Le soufisme

Le Coran commande de craindre Allah. Les soufis ont une autre lecture : ils recherchent l’union avec Allah par la connaissance, l’amour ou l’extase. Ce sont les mystiques de l’islam. Ce mouvement a beaucoup évolué avec le temps et revêt diverses formes.

L’islam se caractérise par son manque de spiritualisme, sa sécheresse et son formalisme. Allah n’est pas un interlocuteur, on ne dialogue pas avec Dieu, on le craint, on le vénère. On ne parle pas à Allah comme le font les chrétiens qui s’adressent à Dieu comme à un père. Ainsi dans le Coran on retrouve 123 versets demandant de craindre Dieu, 23 versets proclamant qu’il faut lui obéir et cinq seulement qu’il faut l’aimer.

Le fidèle n’a rien à attendre d’Allah, sa destinée est toute tracée, il lui reste à espérer qu’Allah le mène sur le droit chemin. C’est la raison pour laquelle le musulman utilise si souvent l’expression « in sha Allah« , qui signifie « si Dieu le veut » ou « si Dieu l’a prévu pour moi« . La première sourate du Coran, la Fatiha (l’ouverture), qui est une prière, est significative à cet égard :

Au nom de Dieu, le Clément qui fait miséricorde.
Louange à Dieu, maître de l’univers, le Clément, le Miséricordieux, souverain du jour de la rétribution.
C’est toi [seul] que nous adorons, toi [seul] dont nous implorons le secours.
Dirige-nous sur la voie droite, la voie de ceux que tu as comblés de tes bienfaits, non pas de ceux qui encourent ta colère et qui se sont égarés.

Certains musulmans ont voulu aller au-delà du formalisme, aller au-delà de la crainte de Dieu et entretenir avec Dieu une relation d’amour. Ils vont s’opposer aux docteurs de la Loi qui les accusent d’affaiblir l’islam, de commettre le plus grand crime contre la religion : diviser la communauté.
Les soufis refusent de s’enfermer dans une voie toute tracée, ils recherchent le sens profond, au-delà du texte. Ils veulent prolonger la lettre du Coran par la connaissance et l’expérience intérieure.

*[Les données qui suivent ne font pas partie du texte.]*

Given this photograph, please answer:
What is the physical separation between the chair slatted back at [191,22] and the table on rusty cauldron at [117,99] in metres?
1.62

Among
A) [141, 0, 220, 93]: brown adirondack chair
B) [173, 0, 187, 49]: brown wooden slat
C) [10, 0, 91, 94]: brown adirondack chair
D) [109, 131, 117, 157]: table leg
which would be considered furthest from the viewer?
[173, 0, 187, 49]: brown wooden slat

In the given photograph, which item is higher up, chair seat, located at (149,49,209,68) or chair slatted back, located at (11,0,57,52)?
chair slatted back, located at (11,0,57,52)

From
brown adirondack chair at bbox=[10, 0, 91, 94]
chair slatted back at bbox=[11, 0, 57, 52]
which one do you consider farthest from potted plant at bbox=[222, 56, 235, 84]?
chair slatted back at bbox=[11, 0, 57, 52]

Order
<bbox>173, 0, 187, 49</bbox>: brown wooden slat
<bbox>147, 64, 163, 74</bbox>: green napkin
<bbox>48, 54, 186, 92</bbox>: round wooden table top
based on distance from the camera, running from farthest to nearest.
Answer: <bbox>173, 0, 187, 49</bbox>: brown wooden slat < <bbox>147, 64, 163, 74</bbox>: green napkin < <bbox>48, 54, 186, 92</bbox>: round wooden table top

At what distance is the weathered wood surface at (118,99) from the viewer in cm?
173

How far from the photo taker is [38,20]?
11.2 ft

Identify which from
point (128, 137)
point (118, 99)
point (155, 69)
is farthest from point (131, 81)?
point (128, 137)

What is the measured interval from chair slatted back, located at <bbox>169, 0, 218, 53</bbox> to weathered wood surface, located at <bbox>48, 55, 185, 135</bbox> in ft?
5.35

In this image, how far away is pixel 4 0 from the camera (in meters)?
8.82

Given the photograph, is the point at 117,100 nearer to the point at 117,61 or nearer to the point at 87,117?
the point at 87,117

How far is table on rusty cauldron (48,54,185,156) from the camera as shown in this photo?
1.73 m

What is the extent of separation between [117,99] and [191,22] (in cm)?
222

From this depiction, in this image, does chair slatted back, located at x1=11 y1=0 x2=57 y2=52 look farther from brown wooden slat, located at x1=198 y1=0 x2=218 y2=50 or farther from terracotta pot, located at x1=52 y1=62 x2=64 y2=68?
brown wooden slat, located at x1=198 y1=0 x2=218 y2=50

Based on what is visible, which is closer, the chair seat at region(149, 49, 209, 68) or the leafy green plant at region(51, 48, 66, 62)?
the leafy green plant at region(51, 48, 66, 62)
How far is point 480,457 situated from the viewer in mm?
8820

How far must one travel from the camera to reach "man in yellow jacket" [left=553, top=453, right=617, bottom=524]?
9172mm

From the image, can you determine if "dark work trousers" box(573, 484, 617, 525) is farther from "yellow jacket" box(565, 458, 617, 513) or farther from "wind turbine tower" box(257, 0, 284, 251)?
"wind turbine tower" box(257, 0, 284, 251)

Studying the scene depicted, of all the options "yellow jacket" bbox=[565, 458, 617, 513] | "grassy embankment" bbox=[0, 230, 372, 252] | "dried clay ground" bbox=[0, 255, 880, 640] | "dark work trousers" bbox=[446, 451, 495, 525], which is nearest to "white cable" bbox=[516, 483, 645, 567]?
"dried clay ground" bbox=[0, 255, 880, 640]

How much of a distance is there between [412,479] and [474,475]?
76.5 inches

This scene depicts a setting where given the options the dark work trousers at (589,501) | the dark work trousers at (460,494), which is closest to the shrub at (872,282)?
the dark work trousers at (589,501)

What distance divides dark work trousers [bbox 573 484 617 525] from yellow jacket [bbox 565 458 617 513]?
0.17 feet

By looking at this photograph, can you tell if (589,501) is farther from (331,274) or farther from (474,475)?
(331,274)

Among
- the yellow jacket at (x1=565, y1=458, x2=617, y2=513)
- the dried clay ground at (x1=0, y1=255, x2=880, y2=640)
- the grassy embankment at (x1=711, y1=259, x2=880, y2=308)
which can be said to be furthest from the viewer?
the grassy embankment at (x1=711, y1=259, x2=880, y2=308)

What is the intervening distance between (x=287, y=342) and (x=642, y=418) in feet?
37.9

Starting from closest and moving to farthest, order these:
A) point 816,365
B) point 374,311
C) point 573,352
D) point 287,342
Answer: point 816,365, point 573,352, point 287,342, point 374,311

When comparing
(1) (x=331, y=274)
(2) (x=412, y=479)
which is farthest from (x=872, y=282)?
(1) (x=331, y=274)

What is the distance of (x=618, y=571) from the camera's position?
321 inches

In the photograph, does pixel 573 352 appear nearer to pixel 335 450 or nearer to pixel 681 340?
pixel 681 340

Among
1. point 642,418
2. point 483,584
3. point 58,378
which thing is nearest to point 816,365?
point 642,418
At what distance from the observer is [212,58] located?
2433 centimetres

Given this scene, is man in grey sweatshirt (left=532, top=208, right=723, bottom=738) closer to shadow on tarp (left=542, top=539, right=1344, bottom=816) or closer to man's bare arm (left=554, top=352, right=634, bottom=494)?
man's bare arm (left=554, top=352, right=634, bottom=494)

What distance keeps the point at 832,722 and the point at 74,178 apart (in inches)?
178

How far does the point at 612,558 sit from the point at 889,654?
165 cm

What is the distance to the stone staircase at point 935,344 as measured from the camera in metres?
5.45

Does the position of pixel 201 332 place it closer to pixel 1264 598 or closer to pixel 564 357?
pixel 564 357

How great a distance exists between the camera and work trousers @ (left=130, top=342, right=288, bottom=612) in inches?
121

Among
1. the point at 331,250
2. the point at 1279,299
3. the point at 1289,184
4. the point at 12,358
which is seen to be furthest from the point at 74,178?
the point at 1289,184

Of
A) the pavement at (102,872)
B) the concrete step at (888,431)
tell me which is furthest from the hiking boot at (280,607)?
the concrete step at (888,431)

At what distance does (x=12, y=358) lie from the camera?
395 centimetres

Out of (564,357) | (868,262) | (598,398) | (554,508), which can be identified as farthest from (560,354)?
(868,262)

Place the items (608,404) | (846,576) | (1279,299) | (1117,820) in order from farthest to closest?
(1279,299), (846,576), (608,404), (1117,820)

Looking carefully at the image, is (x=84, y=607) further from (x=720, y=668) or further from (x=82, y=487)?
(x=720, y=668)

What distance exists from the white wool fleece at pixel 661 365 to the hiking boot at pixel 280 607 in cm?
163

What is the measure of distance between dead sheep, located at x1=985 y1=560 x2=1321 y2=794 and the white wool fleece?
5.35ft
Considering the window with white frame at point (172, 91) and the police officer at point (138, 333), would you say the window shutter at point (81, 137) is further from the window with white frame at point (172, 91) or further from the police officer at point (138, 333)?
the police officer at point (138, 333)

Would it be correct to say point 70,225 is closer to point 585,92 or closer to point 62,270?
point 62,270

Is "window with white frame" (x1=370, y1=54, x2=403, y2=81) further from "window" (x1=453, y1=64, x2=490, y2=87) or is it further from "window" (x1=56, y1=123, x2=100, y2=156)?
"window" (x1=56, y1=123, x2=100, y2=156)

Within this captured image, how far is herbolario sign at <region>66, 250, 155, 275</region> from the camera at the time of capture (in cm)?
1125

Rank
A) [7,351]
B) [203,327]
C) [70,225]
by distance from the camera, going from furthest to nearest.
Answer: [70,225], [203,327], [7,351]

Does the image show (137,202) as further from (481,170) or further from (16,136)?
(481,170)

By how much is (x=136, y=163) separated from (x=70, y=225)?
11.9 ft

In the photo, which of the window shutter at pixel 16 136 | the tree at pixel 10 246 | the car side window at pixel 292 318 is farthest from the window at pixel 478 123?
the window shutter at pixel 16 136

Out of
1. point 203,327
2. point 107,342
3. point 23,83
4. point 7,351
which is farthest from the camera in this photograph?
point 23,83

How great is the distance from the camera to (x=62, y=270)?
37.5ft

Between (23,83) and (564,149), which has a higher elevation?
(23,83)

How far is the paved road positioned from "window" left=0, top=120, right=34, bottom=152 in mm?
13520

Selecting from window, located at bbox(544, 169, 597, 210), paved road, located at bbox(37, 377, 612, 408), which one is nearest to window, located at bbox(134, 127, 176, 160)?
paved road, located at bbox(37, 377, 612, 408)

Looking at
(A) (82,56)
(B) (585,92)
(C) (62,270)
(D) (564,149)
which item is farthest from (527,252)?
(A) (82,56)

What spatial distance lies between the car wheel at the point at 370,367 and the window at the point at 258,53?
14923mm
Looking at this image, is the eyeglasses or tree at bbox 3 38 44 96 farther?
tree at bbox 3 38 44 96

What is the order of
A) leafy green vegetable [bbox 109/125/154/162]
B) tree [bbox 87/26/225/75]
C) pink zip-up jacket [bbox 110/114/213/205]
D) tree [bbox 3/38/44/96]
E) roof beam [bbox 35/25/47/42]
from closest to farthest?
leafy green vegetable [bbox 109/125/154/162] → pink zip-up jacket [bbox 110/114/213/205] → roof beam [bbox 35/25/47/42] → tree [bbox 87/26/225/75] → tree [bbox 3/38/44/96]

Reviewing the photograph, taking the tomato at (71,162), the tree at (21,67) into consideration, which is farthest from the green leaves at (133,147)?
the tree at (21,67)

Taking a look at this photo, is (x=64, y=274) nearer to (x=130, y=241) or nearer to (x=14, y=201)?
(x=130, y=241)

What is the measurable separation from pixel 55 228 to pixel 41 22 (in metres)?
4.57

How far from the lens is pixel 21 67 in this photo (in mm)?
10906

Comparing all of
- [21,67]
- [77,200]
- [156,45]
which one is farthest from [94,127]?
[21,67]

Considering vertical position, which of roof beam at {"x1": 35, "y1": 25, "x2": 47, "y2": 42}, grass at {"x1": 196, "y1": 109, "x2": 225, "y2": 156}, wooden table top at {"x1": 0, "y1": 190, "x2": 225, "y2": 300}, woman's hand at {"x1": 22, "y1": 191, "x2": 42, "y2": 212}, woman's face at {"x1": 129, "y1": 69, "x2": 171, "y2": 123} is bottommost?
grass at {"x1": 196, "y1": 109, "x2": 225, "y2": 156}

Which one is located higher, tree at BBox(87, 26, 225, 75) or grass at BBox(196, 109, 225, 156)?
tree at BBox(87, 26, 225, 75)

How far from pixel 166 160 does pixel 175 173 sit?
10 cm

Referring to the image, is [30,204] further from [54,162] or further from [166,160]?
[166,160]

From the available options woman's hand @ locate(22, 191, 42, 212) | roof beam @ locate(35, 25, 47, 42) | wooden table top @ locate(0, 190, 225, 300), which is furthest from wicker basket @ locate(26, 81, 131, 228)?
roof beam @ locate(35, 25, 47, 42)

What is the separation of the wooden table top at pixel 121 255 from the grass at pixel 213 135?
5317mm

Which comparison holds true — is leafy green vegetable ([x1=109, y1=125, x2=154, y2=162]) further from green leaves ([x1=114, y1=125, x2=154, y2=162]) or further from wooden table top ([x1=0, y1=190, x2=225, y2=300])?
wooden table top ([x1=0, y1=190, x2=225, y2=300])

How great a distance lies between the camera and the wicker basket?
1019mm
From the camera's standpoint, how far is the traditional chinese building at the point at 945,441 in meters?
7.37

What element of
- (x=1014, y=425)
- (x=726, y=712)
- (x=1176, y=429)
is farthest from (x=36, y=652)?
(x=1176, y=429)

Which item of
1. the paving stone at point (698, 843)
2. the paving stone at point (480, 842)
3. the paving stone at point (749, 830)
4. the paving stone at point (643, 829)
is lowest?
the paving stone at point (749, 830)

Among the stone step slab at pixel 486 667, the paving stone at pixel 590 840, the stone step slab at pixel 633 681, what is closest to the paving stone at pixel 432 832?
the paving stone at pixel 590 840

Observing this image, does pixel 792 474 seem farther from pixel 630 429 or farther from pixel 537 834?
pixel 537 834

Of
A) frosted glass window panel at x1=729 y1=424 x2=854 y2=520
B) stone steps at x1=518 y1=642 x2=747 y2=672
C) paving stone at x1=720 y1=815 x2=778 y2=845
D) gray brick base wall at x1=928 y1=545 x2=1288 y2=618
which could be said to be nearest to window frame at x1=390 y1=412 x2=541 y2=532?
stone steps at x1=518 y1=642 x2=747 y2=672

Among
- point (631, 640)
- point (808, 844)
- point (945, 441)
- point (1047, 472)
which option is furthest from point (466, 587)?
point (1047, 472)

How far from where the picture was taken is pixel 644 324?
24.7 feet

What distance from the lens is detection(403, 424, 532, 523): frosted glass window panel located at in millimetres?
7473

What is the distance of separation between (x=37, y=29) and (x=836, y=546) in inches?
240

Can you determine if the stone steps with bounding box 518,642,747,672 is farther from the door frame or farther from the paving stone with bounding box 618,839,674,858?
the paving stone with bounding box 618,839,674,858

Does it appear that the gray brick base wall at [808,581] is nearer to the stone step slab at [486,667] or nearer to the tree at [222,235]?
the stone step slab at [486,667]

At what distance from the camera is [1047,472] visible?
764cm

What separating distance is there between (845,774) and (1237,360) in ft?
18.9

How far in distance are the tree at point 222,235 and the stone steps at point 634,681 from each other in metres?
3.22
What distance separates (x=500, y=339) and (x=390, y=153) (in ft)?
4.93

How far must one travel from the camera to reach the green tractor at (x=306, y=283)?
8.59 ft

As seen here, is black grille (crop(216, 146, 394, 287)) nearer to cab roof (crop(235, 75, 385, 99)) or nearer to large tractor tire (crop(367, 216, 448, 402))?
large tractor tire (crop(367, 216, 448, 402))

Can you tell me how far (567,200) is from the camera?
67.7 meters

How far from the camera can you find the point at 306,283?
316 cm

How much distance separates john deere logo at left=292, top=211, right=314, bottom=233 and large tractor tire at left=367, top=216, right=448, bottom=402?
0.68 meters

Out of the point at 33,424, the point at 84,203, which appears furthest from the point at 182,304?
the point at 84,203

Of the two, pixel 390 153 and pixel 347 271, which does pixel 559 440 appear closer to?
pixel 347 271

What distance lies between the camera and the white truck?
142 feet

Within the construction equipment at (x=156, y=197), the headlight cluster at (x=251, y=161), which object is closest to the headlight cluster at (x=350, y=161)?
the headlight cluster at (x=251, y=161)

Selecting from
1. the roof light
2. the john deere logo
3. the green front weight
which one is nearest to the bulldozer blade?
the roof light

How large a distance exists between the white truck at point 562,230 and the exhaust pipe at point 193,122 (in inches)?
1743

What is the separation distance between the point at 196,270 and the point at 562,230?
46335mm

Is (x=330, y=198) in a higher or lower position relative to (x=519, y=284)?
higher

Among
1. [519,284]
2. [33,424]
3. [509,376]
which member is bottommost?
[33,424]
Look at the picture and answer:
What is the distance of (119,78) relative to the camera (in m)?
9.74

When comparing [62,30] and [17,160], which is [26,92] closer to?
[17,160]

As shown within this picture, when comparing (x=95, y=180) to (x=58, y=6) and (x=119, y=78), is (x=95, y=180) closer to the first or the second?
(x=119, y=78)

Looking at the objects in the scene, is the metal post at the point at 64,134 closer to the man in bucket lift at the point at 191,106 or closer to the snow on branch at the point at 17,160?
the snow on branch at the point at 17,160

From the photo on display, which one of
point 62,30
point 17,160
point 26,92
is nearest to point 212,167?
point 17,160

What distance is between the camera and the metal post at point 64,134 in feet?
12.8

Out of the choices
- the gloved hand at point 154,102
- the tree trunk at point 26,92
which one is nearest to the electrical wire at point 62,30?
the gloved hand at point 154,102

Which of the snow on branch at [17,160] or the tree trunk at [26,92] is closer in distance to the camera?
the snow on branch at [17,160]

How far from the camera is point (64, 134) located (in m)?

Les grands maîtres soufis vont être persécutés, emprisonnés et pour plusieurs, exécutés.

Pour échapper à la persécution, le soufisme trouve des justifications à sa recherche dans des versets du Coran parlant de l’amour de Dieu. Par exemple le verset 54 de la sourate 5 :

Ô vous qui croyez !
… Dieu fera venir des hommes qu’il aimera et qui l’aimeront.

Mais après le temps des martyrs, vint le temps de la reconnaissance. En 980, à la mosquée du Caire fut instituée la première chaire doctrinale du soufisme et 11 ans plus tard une chaire fut ouverte à Bagdad… ce qui n’empêcha pas les persécutions.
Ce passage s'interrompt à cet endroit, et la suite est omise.